Aim of the exercise:
Rewrite the data starting at the line that contains "Does this photo" and continuing through the end of the data, changing "snowy ground" to "snow-covered ground" and leaving everything else the same.

* Begin Provided data *

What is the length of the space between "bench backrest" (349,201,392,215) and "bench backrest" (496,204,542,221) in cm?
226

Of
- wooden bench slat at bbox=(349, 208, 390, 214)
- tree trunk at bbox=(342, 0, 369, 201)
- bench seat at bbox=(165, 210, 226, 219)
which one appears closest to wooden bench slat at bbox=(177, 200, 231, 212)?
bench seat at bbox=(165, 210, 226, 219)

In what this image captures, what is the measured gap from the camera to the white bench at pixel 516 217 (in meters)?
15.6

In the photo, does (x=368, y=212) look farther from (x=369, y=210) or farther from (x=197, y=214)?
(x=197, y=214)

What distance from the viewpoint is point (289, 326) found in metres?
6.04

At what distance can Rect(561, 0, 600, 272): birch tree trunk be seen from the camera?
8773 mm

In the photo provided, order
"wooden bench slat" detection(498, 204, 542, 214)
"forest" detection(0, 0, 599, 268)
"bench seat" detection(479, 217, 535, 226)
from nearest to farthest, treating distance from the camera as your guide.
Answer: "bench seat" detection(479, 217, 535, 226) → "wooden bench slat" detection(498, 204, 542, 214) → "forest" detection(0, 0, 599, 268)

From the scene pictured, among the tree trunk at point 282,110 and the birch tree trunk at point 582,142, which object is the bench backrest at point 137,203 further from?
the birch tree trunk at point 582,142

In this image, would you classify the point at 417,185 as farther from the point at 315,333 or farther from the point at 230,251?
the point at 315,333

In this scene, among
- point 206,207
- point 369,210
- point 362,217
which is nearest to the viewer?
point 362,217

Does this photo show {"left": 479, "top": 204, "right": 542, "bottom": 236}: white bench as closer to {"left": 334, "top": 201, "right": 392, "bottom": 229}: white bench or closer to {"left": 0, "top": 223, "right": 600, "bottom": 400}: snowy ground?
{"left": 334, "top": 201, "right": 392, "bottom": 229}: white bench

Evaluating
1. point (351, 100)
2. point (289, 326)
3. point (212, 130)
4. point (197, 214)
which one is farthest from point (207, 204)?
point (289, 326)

* End Provided data *

Solution to this problem:
Does this photo show {"left": 479, "top": 204, "right": 542, "bottom": 236}: white bench as closer to {"left": 334, "top": 201, "right": 392, "bottom": 229}: white bench or closer to {"left": 0, "top": 223, "right": 600, "bottom": 400}: snow-covered ground?
{"left": 334, "top": 201, "right": 392, "bottom": 229}: white bench

Evaluating
1. point (351, 100)
2. point (289, 326)
3. point (212, 130)
4. point (197, 214)
which one is farthest from point (207, 204)?
point (289, 326)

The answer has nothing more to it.